(抜粋)
————————
目次
1 非正規社員の待遇改善に取り組むと助成金が受け取れる!
2025年6月20日に、いわゆる「年金制度改正法」が公布されました。非正規社員の待遇に関する改正では、
社会保険に加入できる短時間労働者の範囲の拡大(社会保険の適用拡大)
などが定められています。国を挙げて正社員と非正規社員の格差の是正が推し進められている中、会社においても非正規社員の待遇の見直しが必要になってきています。
とはいえ、賃上げや就業規則等の変更にはコストがかかるもの。そこでおすすめしたいのが
非正規社員のために一定の取り組みをすると受け取れる「キャリアアップ助成金」
を活用することです。2025年7月から「短時間労働者労働時間延長支援コース」という新しいコースも作られ、内容がこれまで以上に充実してきています。
この記事では、キャリアアップ助成金の6種類のコースを取り上げ、主な要件や支給額などを紹介します。以降で出てくる言葉の定義は次の通りです。
- 非正規社員:正社員以外の社員
- 短時間労働者:非正規社員のうち、週の所定労働時間が正社員より短い者
- 有期雇用労働者:非正規社員のうち、雇用期間の定めがある者
- 無期雇用労働者:非正規社員のうち、雇用期間の定めがない者
なお、助成金の内容は、2025年10月20日時点のもので、将来変更される可能性があります。申請書の書き方や添付書類などについては、次のURLをご参照ください。
■厚生労働省「キャリアアップ助成金」■
https://www.mhlw.go.jp/stf/seisakunitsuite/bunya/koyou_roudou/part_haken/jigyounushi/career.html
2 短時間労働者労働時間延長支援コース(2025年7月新設)
————————
(提供情報)

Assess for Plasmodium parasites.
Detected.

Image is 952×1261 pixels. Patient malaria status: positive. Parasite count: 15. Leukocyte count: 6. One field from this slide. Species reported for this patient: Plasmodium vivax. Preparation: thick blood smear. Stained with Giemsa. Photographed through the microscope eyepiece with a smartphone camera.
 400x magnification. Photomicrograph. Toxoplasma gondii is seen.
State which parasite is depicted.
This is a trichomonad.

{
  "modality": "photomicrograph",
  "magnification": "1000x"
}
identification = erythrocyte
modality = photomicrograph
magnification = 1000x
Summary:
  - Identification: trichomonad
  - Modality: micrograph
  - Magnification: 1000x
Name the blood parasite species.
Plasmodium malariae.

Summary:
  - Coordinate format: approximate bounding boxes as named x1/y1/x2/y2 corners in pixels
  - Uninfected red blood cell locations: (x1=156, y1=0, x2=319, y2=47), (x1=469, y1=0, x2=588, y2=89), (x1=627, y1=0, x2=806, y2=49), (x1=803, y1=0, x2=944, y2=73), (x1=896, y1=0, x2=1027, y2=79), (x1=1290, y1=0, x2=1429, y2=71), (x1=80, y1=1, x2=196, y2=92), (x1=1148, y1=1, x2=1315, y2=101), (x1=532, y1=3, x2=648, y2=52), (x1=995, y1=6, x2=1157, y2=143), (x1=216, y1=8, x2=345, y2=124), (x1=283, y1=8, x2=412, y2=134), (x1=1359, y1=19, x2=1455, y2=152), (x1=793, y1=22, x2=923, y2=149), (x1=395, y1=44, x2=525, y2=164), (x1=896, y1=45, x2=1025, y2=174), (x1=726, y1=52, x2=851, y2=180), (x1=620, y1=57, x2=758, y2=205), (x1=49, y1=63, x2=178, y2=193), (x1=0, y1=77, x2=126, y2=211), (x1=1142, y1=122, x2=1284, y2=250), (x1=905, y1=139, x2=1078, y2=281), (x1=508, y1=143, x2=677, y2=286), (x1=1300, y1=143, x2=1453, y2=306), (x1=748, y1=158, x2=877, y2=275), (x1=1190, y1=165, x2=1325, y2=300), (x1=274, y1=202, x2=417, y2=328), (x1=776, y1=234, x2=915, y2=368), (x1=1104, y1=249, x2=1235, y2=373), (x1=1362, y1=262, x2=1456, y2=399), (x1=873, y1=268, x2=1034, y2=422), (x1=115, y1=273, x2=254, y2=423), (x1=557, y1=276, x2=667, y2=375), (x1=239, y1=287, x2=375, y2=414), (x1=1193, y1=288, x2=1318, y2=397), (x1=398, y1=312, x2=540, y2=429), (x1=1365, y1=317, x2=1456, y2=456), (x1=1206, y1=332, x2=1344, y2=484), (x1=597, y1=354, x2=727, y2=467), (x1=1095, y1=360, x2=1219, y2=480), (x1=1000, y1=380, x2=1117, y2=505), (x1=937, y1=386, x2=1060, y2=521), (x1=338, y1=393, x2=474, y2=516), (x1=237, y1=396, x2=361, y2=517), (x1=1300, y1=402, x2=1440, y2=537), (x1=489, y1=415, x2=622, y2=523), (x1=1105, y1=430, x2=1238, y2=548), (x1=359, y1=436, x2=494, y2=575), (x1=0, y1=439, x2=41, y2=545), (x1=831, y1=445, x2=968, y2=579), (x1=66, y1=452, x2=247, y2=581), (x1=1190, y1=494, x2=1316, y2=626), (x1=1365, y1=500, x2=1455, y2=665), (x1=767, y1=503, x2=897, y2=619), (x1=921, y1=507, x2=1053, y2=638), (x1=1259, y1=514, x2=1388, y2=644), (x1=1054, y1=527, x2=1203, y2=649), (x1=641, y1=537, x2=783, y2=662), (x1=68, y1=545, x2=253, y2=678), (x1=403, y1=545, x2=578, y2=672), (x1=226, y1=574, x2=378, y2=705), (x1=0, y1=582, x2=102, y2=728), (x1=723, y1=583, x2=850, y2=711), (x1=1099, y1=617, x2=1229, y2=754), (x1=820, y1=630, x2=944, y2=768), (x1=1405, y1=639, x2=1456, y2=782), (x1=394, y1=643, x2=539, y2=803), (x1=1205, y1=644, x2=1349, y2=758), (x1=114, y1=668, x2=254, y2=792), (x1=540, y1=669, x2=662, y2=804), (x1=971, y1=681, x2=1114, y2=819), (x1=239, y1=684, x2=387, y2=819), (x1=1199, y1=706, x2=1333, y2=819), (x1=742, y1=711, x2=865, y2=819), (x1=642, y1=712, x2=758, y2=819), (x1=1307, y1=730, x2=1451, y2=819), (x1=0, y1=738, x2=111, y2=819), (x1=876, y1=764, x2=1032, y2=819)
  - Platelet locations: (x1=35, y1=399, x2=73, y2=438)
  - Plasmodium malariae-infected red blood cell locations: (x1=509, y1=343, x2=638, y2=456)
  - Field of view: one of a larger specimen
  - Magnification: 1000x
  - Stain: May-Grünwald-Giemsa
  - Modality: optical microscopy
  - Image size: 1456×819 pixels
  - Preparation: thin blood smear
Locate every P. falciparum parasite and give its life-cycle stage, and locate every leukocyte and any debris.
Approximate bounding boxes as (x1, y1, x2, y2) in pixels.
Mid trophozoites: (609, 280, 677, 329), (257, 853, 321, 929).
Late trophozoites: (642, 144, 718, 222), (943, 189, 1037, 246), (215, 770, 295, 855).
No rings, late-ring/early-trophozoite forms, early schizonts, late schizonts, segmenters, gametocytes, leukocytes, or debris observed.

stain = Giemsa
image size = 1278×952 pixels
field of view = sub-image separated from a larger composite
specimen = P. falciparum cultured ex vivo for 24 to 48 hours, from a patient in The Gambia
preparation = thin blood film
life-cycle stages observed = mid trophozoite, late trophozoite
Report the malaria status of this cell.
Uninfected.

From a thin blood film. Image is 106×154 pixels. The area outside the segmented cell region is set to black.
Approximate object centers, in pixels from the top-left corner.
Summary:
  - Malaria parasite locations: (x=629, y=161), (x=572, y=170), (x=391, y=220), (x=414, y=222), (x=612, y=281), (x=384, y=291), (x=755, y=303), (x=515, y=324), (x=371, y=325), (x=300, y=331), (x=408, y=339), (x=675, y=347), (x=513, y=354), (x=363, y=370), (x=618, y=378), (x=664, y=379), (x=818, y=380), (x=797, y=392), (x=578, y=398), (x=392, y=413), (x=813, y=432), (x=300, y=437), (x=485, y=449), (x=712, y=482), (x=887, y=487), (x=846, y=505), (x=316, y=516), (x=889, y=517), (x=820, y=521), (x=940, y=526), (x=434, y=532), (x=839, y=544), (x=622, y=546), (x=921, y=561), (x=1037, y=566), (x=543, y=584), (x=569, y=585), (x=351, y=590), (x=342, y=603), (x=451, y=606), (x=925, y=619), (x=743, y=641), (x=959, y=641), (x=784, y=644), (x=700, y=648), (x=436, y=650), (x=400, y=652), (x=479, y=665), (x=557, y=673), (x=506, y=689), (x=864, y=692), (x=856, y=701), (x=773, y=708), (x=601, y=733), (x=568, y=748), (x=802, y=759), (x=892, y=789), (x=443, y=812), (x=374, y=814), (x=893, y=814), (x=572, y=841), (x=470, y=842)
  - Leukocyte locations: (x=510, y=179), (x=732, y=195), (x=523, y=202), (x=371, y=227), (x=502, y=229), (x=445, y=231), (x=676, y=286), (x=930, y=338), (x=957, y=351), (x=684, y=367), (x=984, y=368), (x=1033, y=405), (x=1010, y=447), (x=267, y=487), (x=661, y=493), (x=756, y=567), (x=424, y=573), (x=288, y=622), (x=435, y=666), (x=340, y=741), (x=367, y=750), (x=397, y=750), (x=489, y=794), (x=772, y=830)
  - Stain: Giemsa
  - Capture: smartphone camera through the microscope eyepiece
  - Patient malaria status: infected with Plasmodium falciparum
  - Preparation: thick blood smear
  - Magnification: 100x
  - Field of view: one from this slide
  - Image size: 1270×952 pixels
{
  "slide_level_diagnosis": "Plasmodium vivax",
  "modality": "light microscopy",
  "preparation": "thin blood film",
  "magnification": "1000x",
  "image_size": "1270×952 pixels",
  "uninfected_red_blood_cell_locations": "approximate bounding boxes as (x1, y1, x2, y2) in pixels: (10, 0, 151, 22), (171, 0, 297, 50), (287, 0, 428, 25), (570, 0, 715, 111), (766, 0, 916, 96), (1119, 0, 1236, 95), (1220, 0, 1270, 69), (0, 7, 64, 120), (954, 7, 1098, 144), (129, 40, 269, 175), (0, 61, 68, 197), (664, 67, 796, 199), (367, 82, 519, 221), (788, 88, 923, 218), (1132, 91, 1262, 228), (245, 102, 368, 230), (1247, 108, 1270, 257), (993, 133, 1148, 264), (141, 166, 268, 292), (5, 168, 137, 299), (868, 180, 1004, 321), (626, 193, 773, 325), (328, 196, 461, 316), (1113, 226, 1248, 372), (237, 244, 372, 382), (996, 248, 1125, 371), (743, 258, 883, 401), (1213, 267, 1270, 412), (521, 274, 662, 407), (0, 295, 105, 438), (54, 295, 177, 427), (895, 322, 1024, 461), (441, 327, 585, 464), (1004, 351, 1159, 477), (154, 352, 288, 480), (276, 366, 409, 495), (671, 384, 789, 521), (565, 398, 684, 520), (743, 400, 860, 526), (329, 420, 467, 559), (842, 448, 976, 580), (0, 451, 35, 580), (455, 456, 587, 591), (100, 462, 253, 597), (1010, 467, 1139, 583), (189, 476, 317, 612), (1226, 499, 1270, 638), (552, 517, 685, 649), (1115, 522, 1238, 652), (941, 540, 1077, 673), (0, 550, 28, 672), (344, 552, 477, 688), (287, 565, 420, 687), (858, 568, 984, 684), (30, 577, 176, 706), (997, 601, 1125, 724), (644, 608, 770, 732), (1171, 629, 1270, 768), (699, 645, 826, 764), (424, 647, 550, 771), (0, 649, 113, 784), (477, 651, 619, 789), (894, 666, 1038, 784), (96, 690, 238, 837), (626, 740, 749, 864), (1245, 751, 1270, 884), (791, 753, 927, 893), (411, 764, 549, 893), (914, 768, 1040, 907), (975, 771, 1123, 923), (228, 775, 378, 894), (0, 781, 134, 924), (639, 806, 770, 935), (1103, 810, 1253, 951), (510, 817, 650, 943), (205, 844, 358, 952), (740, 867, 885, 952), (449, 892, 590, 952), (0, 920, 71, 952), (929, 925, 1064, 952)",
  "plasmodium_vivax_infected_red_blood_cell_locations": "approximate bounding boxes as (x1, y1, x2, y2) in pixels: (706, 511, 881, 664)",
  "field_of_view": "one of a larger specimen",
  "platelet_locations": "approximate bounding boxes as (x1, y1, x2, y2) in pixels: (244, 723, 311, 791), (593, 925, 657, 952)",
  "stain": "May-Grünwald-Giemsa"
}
————————
キャリアアップ助成金を扱った上の抜粋を、一字も変えずに全文書き写してください。 記録は使う必要がありません。

目次
1 非正規社員の待遇改善に取り組むと助成金が受け取れる!
2025年6月20日に、いわゆる「年金制度改正法」が公布されました。非正規社員の待遇に関する改正では、
社会保険に加入できる短時間労働者の範囲の拡大(社会保険の適用拡大)
などが定められています。国を挙げて正社員と非正規社員の格差の是正が推し進められている中、会社においても非正規社員の待遇の見直しが必要になってきています。
とはいえ、賃上げや就業規則等の変更にはコストがかかるもの。そこでおすすめしたいのが
非正規社員のために一定の取り組みをすると受け取れる「キャリアアップ助成金」
を活用することです。2025年7月から「短時間労働者労働時間延長支援コース」という新しいコースも作られ、内容がこれまで以上に充実してきています。
この記事では、キャリアアップ助成金の6種類のコースを取り上げ、主な要件や支給額などを紹介します。以降で出てくる言葉の定義は次の通りです。
- 非正規社員:正社員以外の社員
- 短時間労働者:非正規社員のうち、週の所定労働時間が正社員より短い者
- 有期雇用労働者:非正規社員のうち、雇用期間の定めがある者
- 無期雇用労働者:非正規社員のうち、雇用期間の定めがない者
なお、助成金の内容は、2025年10月20日時点のもので、将来変更される可能性があります。申請書の書き方や添付書類などについては、次のURLをご参照ください。
■厚生労働省「キャリアアップ助成金」■
https://www.mhlw.go.jp/stf/seisakunitsuite/bunya/koyou_roudou/part_haken/jigyounushi/career.html
2 短時間労働者労働時間延長支援コース(2025年7月新設)